* [Records provided]:
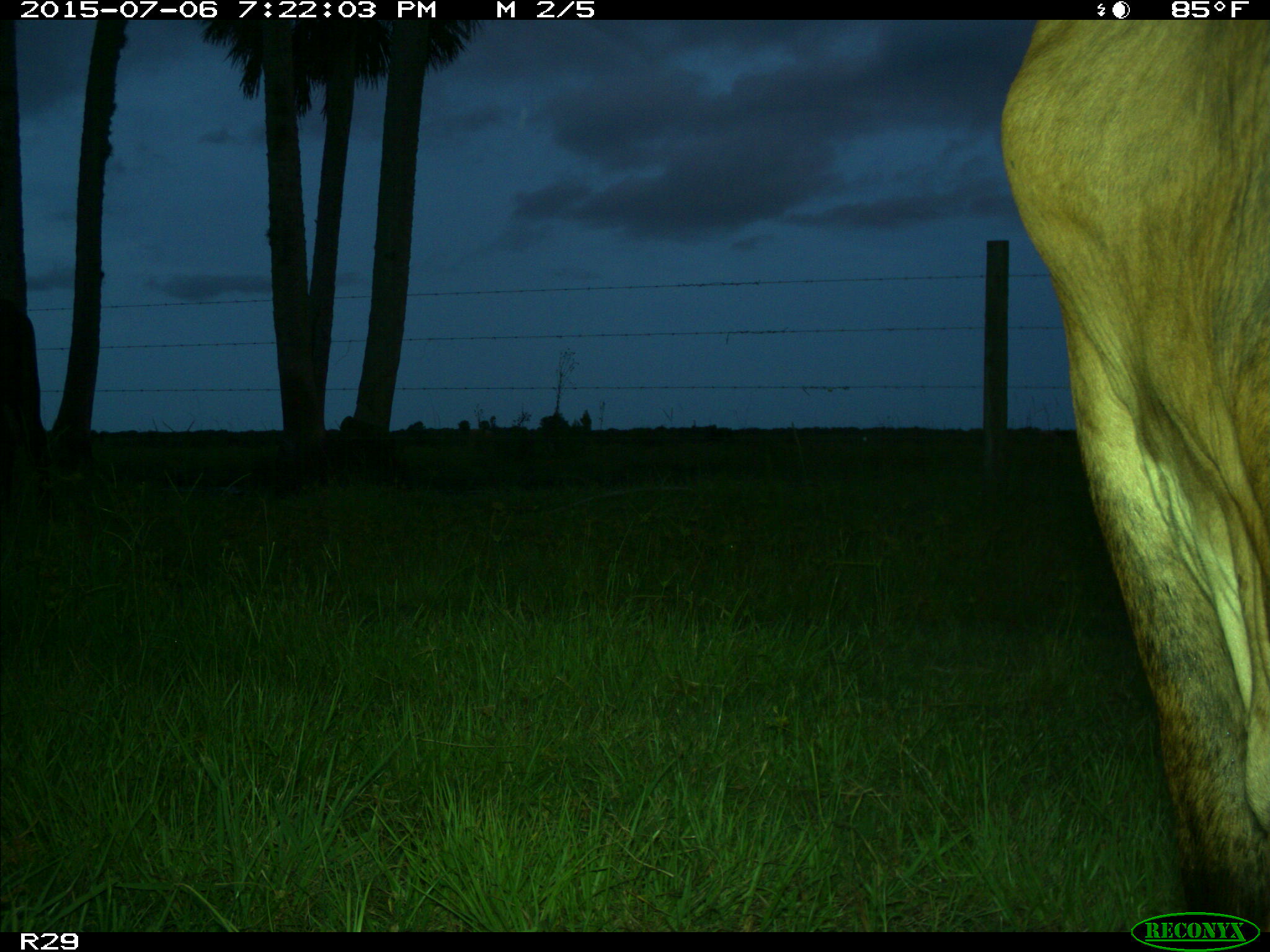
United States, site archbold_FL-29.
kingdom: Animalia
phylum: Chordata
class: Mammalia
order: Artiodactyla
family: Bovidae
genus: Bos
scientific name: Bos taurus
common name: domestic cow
...
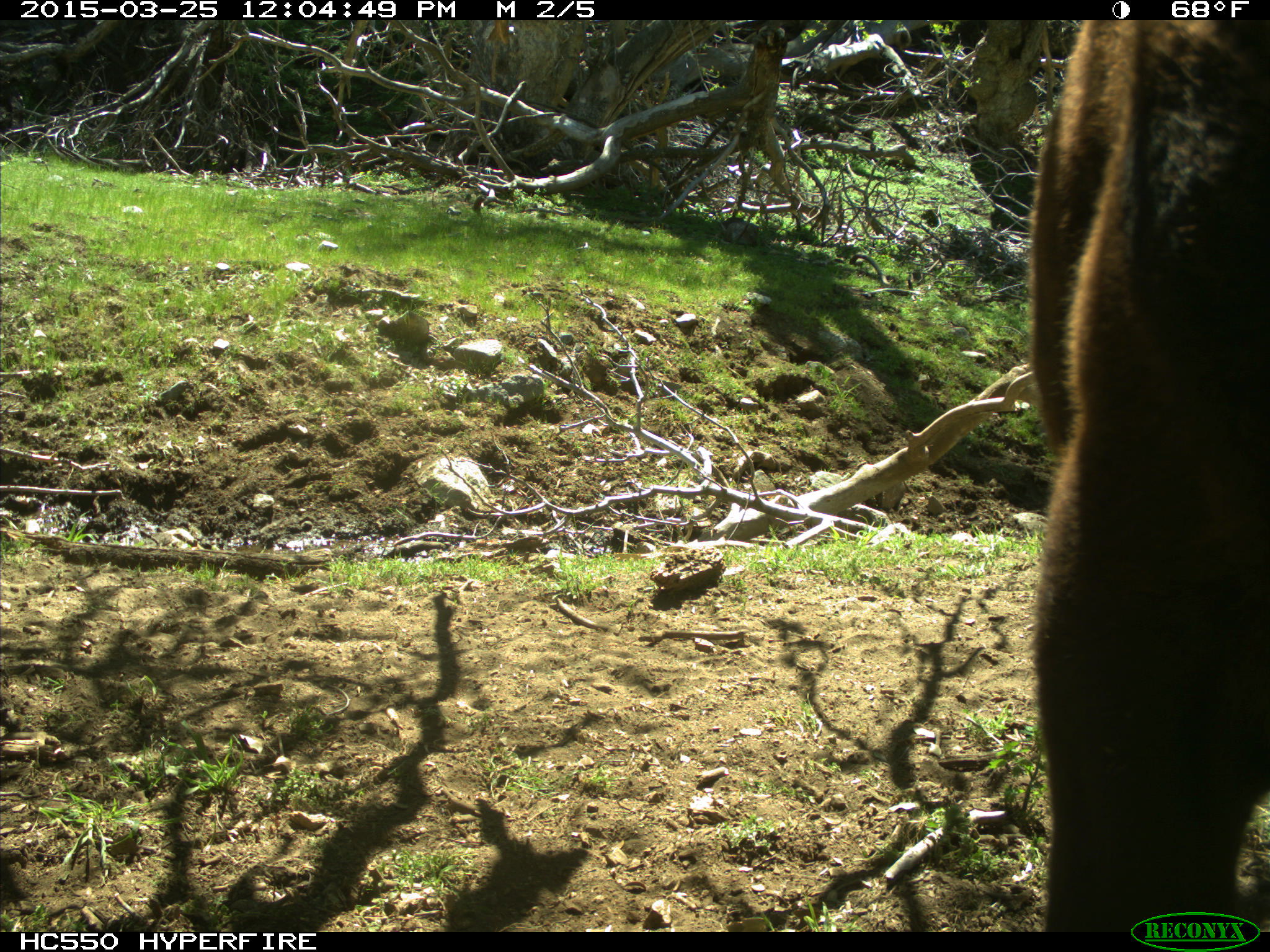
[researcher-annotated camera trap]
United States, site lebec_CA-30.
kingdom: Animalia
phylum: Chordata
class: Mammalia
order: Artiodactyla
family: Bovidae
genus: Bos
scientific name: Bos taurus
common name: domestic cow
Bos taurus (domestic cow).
---
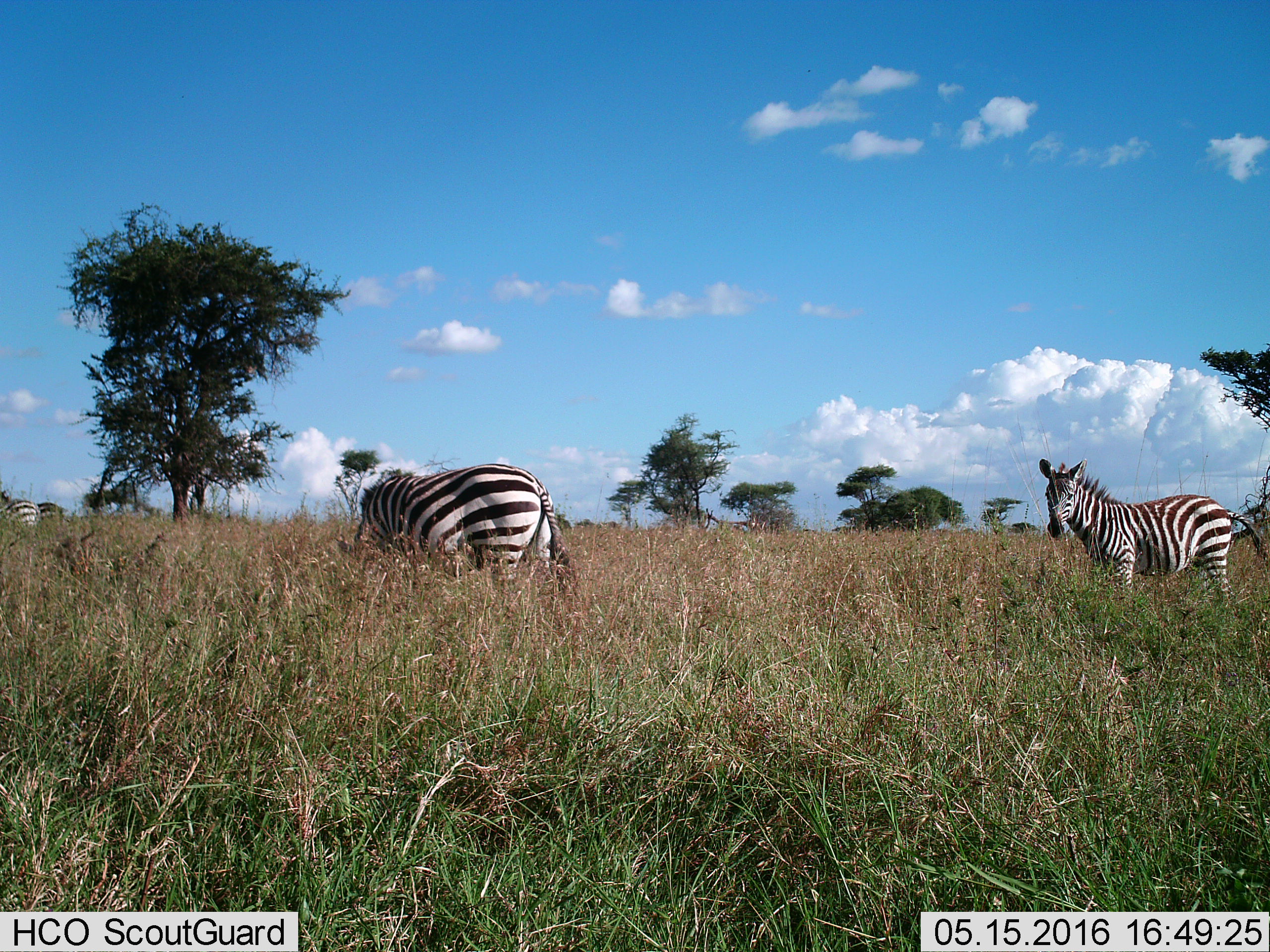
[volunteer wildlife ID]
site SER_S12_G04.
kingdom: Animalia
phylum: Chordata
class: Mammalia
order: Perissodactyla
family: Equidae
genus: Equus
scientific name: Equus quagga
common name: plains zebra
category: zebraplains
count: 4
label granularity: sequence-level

* [What the exercise asks]: Only a number is wanted here: the count of lines above that contain the word "site".

* [Answer space]: 3